Where the defendant "deliberately" has engaged in significant activities within a state, or has created "continuing obligations" between himself and residents of the forum, he manifestly has availed himself of the privilege of conducting business there, and, because his actions are shielded by "the benefits and protections" of the forum's laws, it is presumptively not unreasonable to require him to submit to the burden of litigation in that forum as well.

471 U.S. at ----, 105 S.Ct. at 2184, 85 L.Ed.2d at 543 (emphasis added).

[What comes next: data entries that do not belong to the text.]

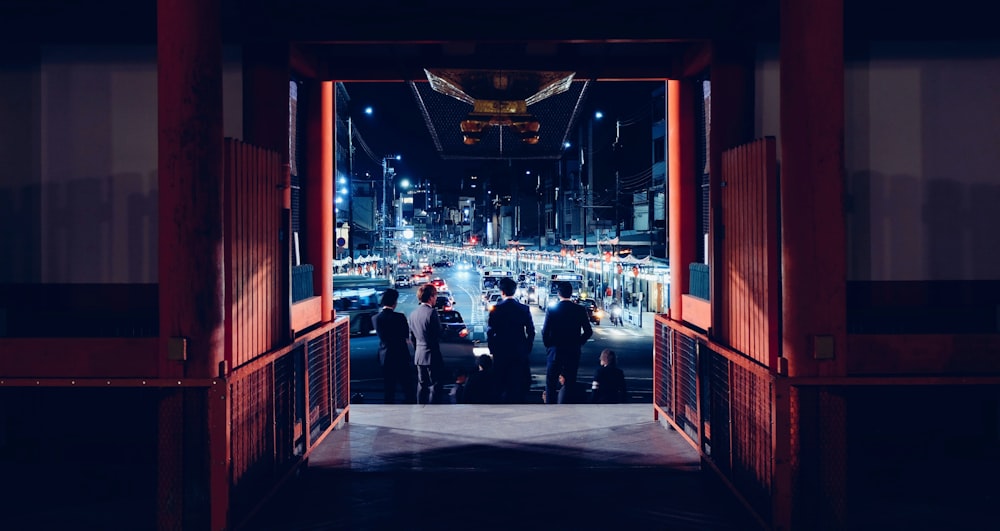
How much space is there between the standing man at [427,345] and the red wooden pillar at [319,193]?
4.09 ft

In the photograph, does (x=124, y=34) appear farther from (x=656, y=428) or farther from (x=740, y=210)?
(x=656, y=428)

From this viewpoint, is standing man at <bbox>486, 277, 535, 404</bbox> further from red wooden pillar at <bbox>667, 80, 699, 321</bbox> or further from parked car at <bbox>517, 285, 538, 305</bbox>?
parked car at <bbox>517, 285, 538, 305</bbox>

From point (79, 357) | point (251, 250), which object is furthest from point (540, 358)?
point (79, 357)

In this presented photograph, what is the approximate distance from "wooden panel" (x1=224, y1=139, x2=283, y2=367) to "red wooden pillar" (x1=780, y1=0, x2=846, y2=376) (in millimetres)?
3721

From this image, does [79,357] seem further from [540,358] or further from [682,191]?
[540,358]

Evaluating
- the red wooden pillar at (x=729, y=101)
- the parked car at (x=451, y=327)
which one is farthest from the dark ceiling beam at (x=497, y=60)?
the parked car at (x=451, y=327)

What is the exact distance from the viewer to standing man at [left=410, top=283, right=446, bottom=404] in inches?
344

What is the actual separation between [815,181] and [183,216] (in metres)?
4.04

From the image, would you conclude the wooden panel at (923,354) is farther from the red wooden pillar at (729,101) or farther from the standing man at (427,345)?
the standing man at (427,345)

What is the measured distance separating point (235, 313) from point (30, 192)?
→ 324cm

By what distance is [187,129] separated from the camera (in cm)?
436

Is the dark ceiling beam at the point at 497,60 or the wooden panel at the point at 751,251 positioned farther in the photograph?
the dark ceiling beam at the point at 497,60

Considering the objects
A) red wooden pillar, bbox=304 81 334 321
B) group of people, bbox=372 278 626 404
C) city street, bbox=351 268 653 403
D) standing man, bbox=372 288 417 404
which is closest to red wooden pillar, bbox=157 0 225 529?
red wooden pillar, bbox=304 81 334 321

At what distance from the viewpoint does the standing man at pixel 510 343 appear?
8547 mm
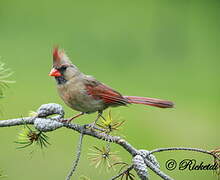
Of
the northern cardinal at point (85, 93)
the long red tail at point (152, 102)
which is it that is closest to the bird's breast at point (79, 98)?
the northern cardinal at point (85, 93)

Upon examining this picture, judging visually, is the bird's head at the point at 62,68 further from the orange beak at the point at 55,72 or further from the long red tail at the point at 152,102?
the long red tail at the point at 152,102

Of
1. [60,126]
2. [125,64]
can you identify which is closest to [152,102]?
[60,126]

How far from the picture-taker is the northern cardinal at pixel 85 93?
2027 mm

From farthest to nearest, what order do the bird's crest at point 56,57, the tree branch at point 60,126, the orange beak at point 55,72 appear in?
1. the orange beak at point 55,72
2. the bird's crest at point 56,57
3. the tree branch at point 60,126

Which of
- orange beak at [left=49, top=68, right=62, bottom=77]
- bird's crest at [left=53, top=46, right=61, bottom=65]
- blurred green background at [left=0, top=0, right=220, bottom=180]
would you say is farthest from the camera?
blurred green background at [left=0, top=0, right=220, bottom=180]

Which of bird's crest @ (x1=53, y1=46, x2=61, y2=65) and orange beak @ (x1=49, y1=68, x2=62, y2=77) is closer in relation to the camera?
bird's crest @ (x1=53, y1=46, x2=61, y2=65)

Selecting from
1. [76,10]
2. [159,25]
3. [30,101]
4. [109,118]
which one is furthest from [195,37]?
[109,118]

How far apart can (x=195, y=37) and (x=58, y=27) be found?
4.59ft

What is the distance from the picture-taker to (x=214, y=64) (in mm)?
5953

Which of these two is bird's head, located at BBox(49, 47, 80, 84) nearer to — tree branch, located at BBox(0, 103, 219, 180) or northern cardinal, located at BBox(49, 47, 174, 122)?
northern cardinal, located at BBox(49, 47, 174, 122)

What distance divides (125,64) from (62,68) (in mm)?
3319

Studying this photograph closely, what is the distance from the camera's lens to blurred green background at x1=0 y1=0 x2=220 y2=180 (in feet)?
A: 12.8

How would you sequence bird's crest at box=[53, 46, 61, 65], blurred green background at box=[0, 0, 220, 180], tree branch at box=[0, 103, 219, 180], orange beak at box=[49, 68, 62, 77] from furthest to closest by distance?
1. blurred green background at box=[0, 0, 220, 180]
2. orange beak at box=[49, 68, 62, 77]
3. bird's crest at box=[53, 46, 61, 65]
4. tree branch at box=[0, 103, 219, 180]

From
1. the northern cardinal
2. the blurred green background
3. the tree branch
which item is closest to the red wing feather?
the northern cardinal
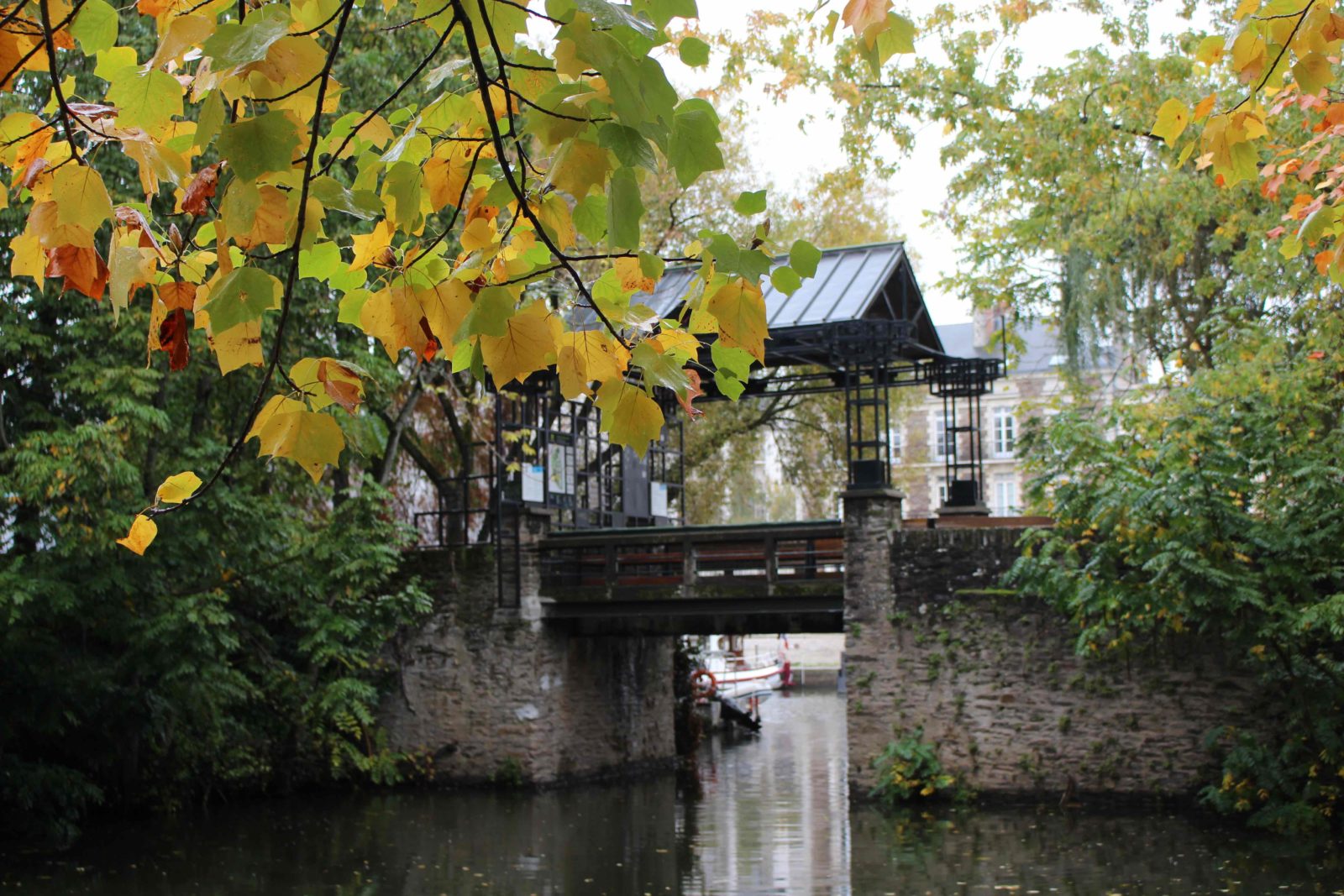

The "purposeful availment" requirement is designed to prevent a nonresident defendant from being haled into a jurisdiction "solely as a result of 'random,' 'fortuitous,' or 'attenuated' contacts." 471 U.S. at ----, 105 S.Ct. at 2183, 85 L.Ed.2d at 542 (citing Keeton v. Hustler Magazine, Inc., 465 U.S. 770, 104 S.Ct. 1473, 79 L.Ed.2d 790 (1984)); Worldwide Volkswagon Corporation v. Woodson, 444 U.S 286, 299, 100 S.Ct. 559, 62 L.Ed.2d 490 (1980). It is, however, only necessary that the nonresident defendant's contacts with the forum state proximately result from its actions. 471 U.S. at ----, 105 S.Ct. at 2183-84, 85 L.Ed.2d at 542 (citing McGee v. International Life Ins. Co., 355 U.S. 220, 223, 78 S.Ct. 199, 201, 2 L.Ed.2d 223, 226 (1957)).

In the light of the foregoing principles, we are satisfied that American Bankers is amenable to the personal jurisdiction of the South Dakota courts. As a direct result of its acquisition of insurance contracts from Mid-America, American Bankers has entered into a "continuing obligation" with residents of the State of South Dakota. American Bankers has continuously collected premiums and paid claims on these policies since 1981. Consequently, the quality of American Bankers' relationship with South Dakota cannot reasonably be characterized as "random," "fortuitous," or "attenuated." Moreover, out of this relationship with residents of South Dakota, American Bankers realizes a steady source of economic gain.

The absence of physical contacts with South Dakota does not compel a contrary conclusion. The Supreme Court has long recognized that the methods of transacting business in "modern commercial life" has "obviated the need for physical presence within a state in which business is conducted." Burger King v. Rudzewiez, 471 U.S. at ----, 105 S.Ct. at 2184, 85 L.Ed.2d at 543. "So long as a commercial actor's efforts are 'purposefully' directed toward residents of another state," an absence of physical contacts will not defeat personal jurisdiction there. 471 U.S. at ----, 105 S.Ct. at 2184, 85 L.Ed.2d at 543 (citing Keeton v. Hustler Magazine, supra).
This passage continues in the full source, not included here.